23/04/2011

Mi eterna búsqueda

Hay una pregunta que me enfrenta constantemente y que aún no logro contestar.
Por años la vida estática se mantuvo como un letargo emocional, en el que los sentimientos pasaban de largo por mi ventana, y poco a poco fueron desvaneciéndose en mi corazón.
Las obligaciones del deber ser fueron siempre un compromiso inherente, mientras las ilusiones del querer soñar no estaban admitidas dentro de los roles asumidos.
La vaguedad llenó casi todos los vacíos pero sólo uno pequeño mantuvo latente la semilla de la resiliencia, que finalmente un día comenzó a florecer a fuerza de drásticos cambios que rompieron de una vez con aquel estado de inercia.
El despertar fue doloroso y las pérdidas fueron cuantiosas, no obstante las oportunidades conquistadas empezaron a contestar la pregunta aún cuando se hayan convertido en una búsqueda más , la respuesta comenzó a darle una nueva perspectiva a mis razones.
La respuesta hablaba de una nueva visión y dimensión de las cosas y las situaciones, hablaba de intensidad y propósito.
La intensidad me devolvió las facultades perdidas en aquel trance letárgico, primero ante las sensaciones, recuperando la valiosa capacidad de asombro ante cada majestuoso instante de la naturaleza, reconociendo los vibrantes aromas que nos conectan con instantes que alimentan la riqueza de cada día, apreciando las capacidades de mis sentidos y de allí logré ponerme en contacto con mis propios sentimientos lo cuales sse convirtieron en palabras portadoras, a través de las yemas de mis dedos, de mensajes codificados en un teclado, que luego serían plamados en páginas o lanzados a través de un vórtice cibernauta cuyos límites son escasos.
La intensidad entonces encontró parte del propósito, que es parte de la respuesta.
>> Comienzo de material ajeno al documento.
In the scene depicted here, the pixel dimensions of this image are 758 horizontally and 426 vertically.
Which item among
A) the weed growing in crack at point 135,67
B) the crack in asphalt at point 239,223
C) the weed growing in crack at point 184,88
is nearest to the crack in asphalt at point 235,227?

Esa capacidad de sentir con intensidad y esa respuesta de encontrar una verdadera intención, se traduce en mi código como pasión por la vida, con la implícita aceptación de su dualidad, con el precio que cada antagonismo exige lo cual le convierte en un sentido auténtico.

Descubrir la primera parte de la respuesta parece ser el principio apenas de una nueva aventura, conformarse de ahora en adelante con menos ya no es válido, un nuevo sentido ha depositado el sabor del cardamomo en mi café.

L'immensitá - F.Renga

1 comentario:

Exenio dijo...

Llega el momento de dejar los "por qués" en pequeñas cajas apiladas (y en su caso clasificadas), para iniciar con los "cómos"; esos planteamientos, desde luego, llevan a formar un sendero en el que quisieramos transitar... una vez andado ese camino, no hay duda, nos encontramos con norte... a caminar se ha dicho.